Sébastien Boussois
Faut-il achever la Ligue arabe ?
La création de la Ligue arabe en 1945 pouvait-elle laisser espérer une unité des pays arabes face au reste du monde, notamment pour en résoudre les crises ? Rien n’est moins sûr.
Alors qu’elle dispose d’un statut d’observateur aux Nations Unies, la Ligue arabe semble parfois tout aussi impuissante que son coreligionnaire face aux turpitudes d’un Moyen-Orient qui n’en finit pas de ne pas réussir sa transformation démocratique et sociale. Et la déstabilisation régionale de ces dernières années n’a pas aidé.
Alors que 22 membres la composent, elle est clairement aujourd’hui sous l’emprise du pays qui l’héberge et qui aspire encore à maintenir le plus longtemps possible son leadership régional et qui a mis aussi sous dépendance l’Egypte : nous parlons bien entendu de l’Arabie Saoudite. Dans ces poupées gigognes d’influence et de manipulation, on trouve au sein de la Ligue arabe l’opération de force saoudienne qui vise à tout contrôler dans la région.
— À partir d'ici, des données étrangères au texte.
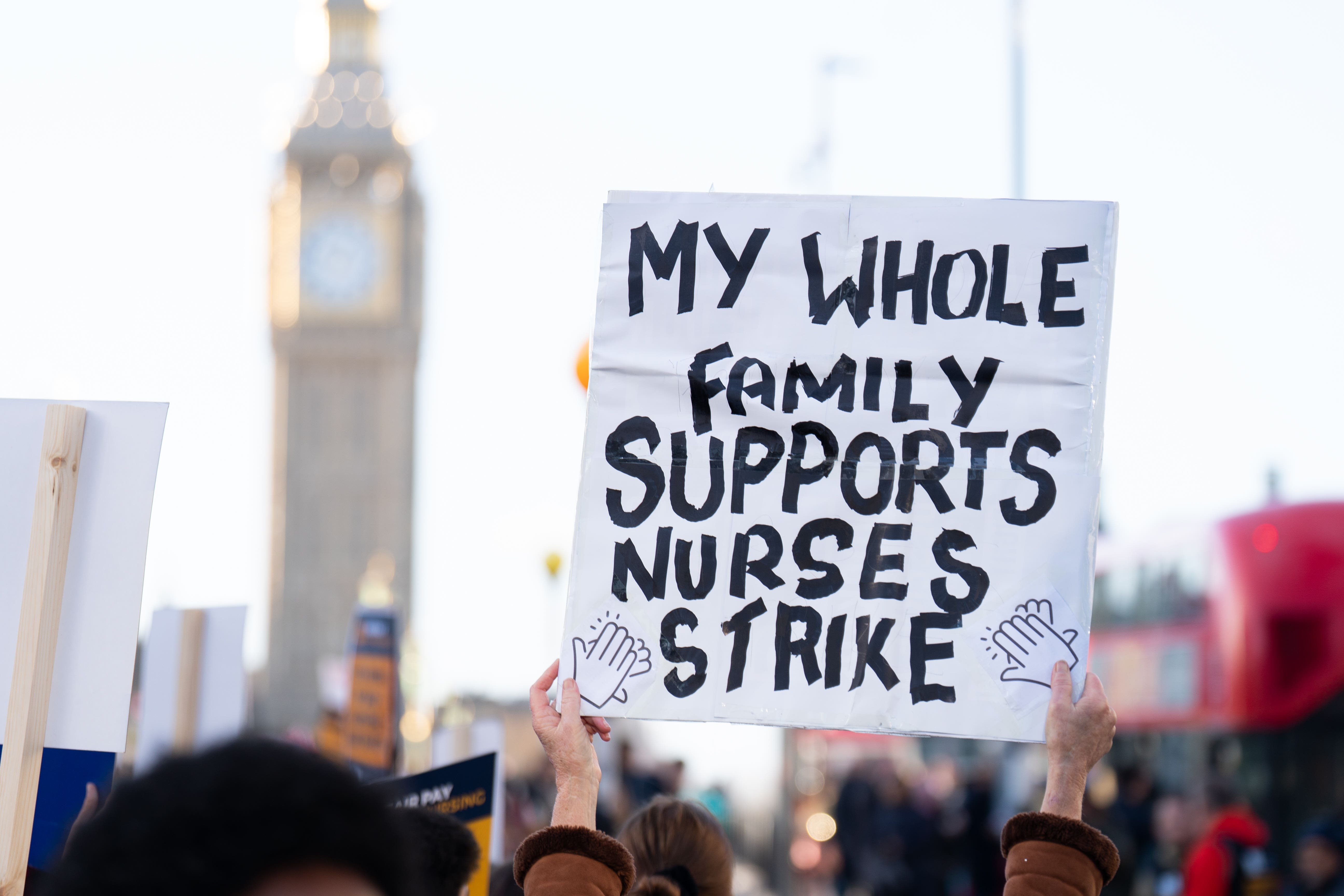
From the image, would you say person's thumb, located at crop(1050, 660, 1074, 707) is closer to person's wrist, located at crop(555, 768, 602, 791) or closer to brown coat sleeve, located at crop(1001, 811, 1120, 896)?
brown coat sleeve, located at crop(1001, 811, 1120, 896)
Le trentième et dernier sommet en date de la Ligue arabe, qui s’est tenu ces jours-ci à Tunis, interroge sur l’utilité de ce type d’organisations régionales à l’avenir. Non seulement la Ligue arabe ne s’est jamais remise totalement de son déplacement en Tunisie, après la signature de la paix entre Tel-Aviv et Le Caire en 1978, mais elle n’est pas parvenue à régler d’importantes questions litigieuses au sein du monde arabo-musulman : question palestinienne, guerres du Liban, signature de la paix entre Israël et d’autres pays membres comme la Jordanie, Printemps dit-arabes, guerre en Libye, guerre en Syrie, guerre au Yémen, etc. Ni guérir ni prévenir pourrait être le credo de la Ligue. Sous l’emprise claire de l’Arabie Saoudite, la Ligue arabe ne peut non seulement pas cacher ses dissensions, mais encore moins son impuissance. C’est Riad qui décide et qui donne le ton avec l’aval de son grand-frère américain.
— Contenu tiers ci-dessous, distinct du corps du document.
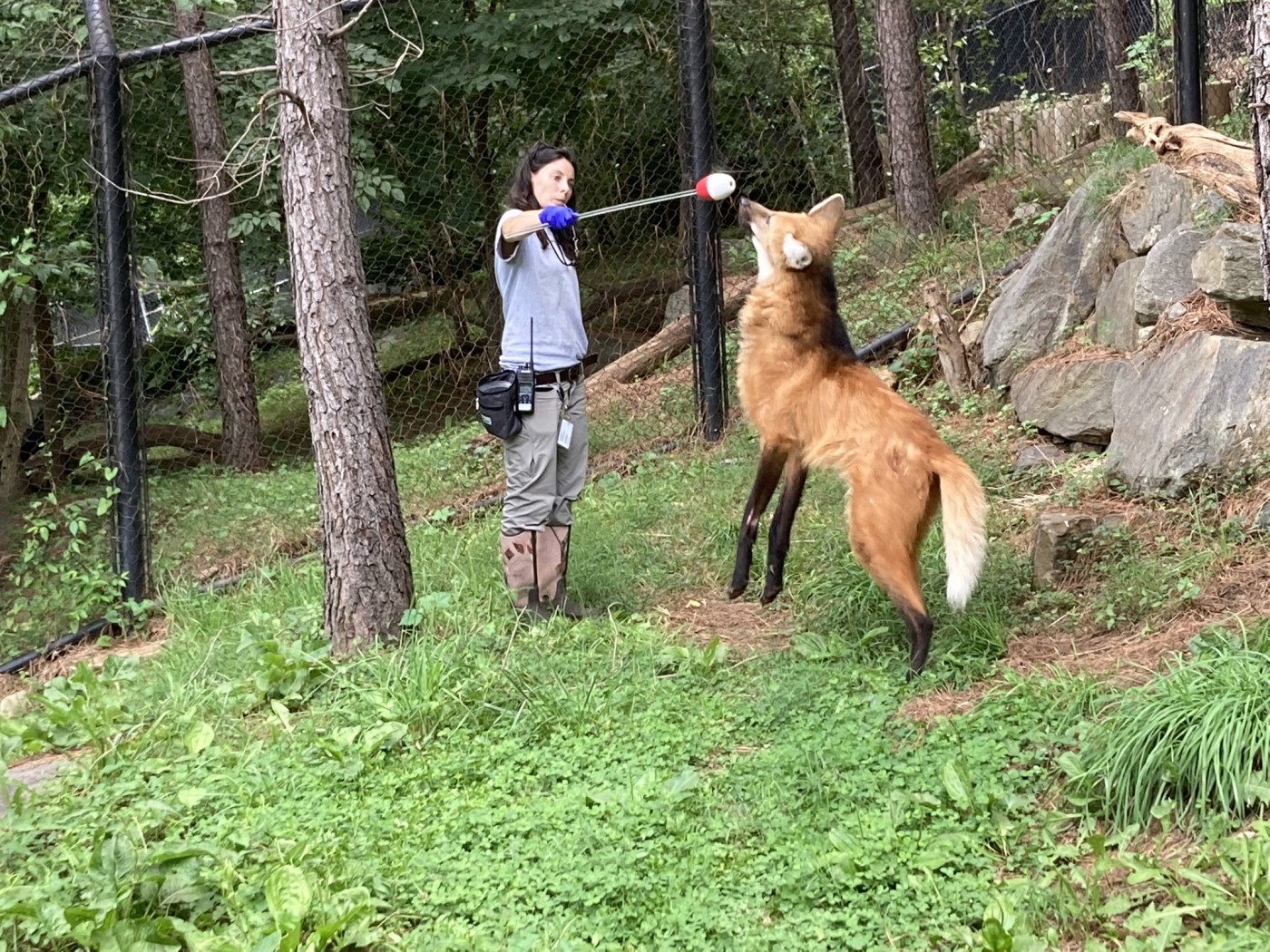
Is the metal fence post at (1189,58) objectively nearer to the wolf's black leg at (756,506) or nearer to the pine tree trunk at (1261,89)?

Il faut reconnaître que le contexte régional récent se prêtait mal à une quelconque unification des désirs nationaux : 21 pays étaient présents au sommet de Tunis et l’idée complexe d’un retour de la Syrie n’arrangeait guère tout le monde.
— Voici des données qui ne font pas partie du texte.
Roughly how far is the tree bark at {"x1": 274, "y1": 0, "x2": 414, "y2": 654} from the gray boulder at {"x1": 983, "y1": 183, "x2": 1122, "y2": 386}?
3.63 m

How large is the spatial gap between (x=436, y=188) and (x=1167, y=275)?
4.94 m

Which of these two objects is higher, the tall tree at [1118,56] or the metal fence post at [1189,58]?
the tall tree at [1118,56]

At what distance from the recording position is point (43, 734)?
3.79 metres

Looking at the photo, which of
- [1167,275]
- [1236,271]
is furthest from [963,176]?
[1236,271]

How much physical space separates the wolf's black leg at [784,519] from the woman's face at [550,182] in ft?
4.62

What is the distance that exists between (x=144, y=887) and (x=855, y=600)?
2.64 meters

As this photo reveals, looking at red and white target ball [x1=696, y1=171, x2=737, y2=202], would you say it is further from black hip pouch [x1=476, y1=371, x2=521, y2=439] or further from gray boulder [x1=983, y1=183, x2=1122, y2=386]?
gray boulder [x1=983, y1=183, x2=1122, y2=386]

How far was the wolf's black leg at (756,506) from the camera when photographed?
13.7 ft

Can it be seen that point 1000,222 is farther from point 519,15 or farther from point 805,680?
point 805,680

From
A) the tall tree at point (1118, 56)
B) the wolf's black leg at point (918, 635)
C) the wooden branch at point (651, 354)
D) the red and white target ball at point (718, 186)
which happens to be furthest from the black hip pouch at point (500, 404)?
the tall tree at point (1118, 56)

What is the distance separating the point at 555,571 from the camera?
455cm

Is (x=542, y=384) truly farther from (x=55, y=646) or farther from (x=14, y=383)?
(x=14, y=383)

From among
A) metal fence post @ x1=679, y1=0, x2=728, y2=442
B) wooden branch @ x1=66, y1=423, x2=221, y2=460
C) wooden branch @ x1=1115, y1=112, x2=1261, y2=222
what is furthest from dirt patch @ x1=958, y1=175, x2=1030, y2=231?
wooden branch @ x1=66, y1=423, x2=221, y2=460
Que peut faire l’égyptien Ahmed Aboul Gheit, le Secrétaire général de la Ligue devant un tel chaos ? Rien qu’un homme puisse faire seul contre la volonté des hommes. Rien qu’un Egyptien ne peut faire face au mécène saoudien. Rien de plus que de s’agiter, car en réalité Riad est à la manoeuvre derrière tout. On entendait que l’Emir du Qatar aurait donc quitté prématurément le Sommet pour dénoncer le manque d’unité. L’hyperprésence saoudienne à Tunis était avant tout une opération de communication et une démonstration de force malgré une image détestable. Pas plus à la Ligue, qu’au Conseil de Coopération du Golfe que Riad a fait imploser depuis 2017 et le début de la crise avec le Qatar, on ne voit d’issue à l’impuissance de ces ensembles régionaux qui semblent porter malheur sur la région. A moins que ce ne soit l’inverse.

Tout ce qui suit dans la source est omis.